As for conversations about my bisexuality in the villa, I didn’t really feel a vibe with any of the girls there so I just didn’t bring it up. I also knew the narrative of my character on the show – that I was this highly sexual, liberated woman – so I didn’t want to add to that with my bisexuality and feed the stigma. 

I honestly think an LGBTQ+ version of the show is so needed – especially for bisexual men. We need more representation on mainstream TV for sure. If they need a host or a contestant, I’m open to doing both – just get me in there! 

Since appearing on the show, I came out publicly in 2019 and I’ve grown in leaps and bounds. I have my OnlyFans account, a successful podcast and column and I just launched a new lingerie line with Wolf and Whistle that I’m really excited about. 

It’s always been a dream of mine to have my own underwear range. I spend 95% of my time in underwear anyway, so it seemed like the perfect thing to do! Since its launch this week, I’ve been busy gifting people – especially guys who aren’t afraid to step out of the gender binary. I feel like that’s not represented enough. 

OnlyFans has been a great way for me to connect with people (Picture: Karwai Tang/WireImage)

You’re going to see the collaboration spammed all over my Instagram and OnlyFans accounts, so brace yourselves for a lot more of me naked! 

In all seriousness, my OnlyFans has been a great way for me to connect with people and to start conversations about sexuality. In fact, I’ve been inundated with messages from men who identify as straight, telling me they want to explore their sexuality without women thinking they’re just gay. 

I always tell them that they shouldn’t need to feel this pressure to label themselves or conform to stereotypes.

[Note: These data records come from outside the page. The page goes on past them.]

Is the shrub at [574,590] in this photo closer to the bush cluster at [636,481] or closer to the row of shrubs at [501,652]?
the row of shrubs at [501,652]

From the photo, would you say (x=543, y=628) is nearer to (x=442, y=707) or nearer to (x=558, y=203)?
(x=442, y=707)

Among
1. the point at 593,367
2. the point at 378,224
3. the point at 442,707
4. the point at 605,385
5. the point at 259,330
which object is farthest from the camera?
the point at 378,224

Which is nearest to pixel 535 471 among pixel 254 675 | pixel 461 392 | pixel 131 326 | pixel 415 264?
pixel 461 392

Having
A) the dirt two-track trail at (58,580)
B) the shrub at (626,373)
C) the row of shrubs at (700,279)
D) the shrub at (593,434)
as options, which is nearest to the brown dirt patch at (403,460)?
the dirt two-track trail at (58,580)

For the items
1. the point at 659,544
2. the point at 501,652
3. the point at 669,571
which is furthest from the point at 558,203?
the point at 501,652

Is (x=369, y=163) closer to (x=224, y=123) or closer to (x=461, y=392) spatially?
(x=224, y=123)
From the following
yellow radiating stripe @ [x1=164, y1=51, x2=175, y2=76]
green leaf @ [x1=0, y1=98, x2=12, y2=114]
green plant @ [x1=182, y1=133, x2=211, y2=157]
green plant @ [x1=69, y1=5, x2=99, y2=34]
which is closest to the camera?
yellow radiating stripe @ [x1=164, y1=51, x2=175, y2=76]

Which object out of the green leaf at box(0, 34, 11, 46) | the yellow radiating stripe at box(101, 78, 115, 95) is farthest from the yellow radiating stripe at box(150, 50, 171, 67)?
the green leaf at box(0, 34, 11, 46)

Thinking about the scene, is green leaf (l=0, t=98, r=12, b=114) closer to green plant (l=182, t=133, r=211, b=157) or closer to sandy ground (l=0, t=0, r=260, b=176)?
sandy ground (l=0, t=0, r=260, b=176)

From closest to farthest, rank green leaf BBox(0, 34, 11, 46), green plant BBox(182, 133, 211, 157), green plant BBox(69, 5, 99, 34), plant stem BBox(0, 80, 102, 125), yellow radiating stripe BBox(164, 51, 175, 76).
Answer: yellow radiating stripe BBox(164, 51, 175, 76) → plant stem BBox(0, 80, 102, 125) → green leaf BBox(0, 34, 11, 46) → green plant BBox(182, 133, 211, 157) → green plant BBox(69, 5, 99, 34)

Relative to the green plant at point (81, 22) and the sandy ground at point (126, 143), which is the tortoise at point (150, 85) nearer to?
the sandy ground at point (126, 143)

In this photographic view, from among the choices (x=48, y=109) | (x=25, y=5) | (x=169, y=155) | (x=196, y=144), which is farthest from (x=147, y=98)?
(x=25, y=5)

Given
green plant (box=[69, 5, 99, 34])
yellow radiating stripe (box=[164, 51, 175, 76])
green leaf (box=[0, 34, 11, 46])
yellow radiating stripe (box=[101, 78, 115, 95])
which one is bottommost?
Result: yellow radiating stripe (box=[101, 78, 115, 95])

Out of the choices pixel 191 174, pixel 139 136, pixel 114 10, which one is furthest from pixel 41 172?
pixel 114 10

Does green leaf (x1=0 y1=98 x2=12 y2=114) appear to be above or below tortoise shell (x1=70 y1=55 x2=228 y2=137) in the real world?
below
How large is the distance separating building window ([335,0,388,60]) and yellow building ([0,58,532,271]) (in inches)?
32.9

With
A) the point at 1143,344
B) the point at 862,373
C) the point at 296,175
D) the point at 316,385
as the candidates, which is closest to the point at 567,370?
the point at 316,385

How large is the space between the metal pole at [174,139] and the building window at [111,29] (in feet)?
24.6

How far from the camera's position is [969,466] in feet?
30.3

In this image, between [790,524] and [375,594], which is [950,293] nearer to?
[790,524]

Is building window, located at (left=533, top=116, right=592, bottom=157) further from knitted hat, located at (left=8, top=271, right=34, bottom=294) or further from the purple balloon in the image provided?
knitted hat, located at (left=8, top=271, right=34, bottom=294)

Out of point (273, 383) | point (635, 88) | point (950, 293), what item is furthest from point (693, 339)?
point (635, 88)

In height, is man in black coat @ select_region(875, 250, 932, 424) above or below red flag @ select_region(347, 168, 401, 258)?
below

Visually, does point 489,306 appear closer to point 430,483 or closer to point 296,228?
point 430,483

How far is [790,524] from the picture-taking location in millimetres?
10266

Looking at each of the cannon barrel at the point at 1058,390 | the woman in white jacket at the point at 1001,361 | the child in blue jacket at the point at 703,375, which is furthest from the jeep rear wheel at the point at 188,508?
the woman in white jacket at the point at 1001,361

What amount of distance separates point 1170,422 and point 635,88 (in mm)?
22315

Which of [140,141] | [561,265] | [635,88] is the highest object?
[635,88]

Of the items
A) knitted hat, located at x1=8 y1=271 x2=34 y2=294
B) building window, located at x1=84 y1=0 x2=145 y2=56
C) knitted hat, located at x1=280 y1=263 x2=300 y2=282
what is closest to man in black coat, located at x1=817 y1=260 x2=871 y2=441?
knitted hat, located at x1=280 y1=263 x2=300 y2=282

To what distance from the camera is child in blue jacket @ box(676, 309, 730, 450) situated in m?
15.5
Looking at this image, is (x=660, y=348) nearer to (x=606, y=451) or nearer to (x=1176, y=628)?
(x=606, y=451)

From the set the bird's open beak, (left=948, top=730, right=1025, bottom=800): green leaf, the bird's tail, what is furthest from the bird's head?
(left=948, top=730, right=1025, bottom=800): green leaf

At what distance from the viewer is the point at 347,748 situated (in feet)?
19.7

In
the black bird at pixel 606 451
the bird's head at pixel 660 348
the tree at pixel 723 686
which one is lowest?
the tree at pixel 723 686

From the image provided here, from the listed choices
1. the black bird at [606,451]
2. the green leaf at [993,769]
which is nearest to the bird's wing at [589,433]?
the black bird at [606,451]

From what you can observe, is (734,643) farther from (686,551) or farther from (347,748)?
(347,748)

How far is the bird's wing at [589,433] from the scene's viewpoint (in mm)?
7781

Open up to close friends or family about your desires to explore and they should be able to support you. 

I also warn them that if they open up to a woman about exploring their sexuality but they have a problem with it, run for the hills! It’s a massive red flag and it speaks more about her insecurities than anything else. 

I’m so lucky that I have this platform and can be this kind of agony aunt to people who are questioning their sexuality because I didn’t know where to turn when I was still figuring myself out.  

I’m so lucky that I have this platform (Picture: Playful Promises/Wolf and Whistle)

There was hardly any representation for LGBTQ+ people that I knew of growing up – or an extensive community that I was a part of – so I think being so open about my sexuality can be so helpful to others. I feel so privileged and honoured that people come to me and all I can do is speak from my own experience and hope that resonates. 

Stigma about bisexuality will sadly always probably exist. I’ve had people assume I’m just talking about it for attention or to make headlines, then demanding I prove it to them somehow. It shouldn’t matter what others think or say about you. 

But there is no cardboard cutout of what a bisexual person should be. You can dress how you want and date who you want, too. 

Representation for LGBTQ+ people seems to be improving but I want us to get to a point where we don’t have to fight for it. 

It should just be a natural thing that shows like Love Island are representative of all our lives – that we exist in real life and on screen. 

I just want to be that person that I never had growing up.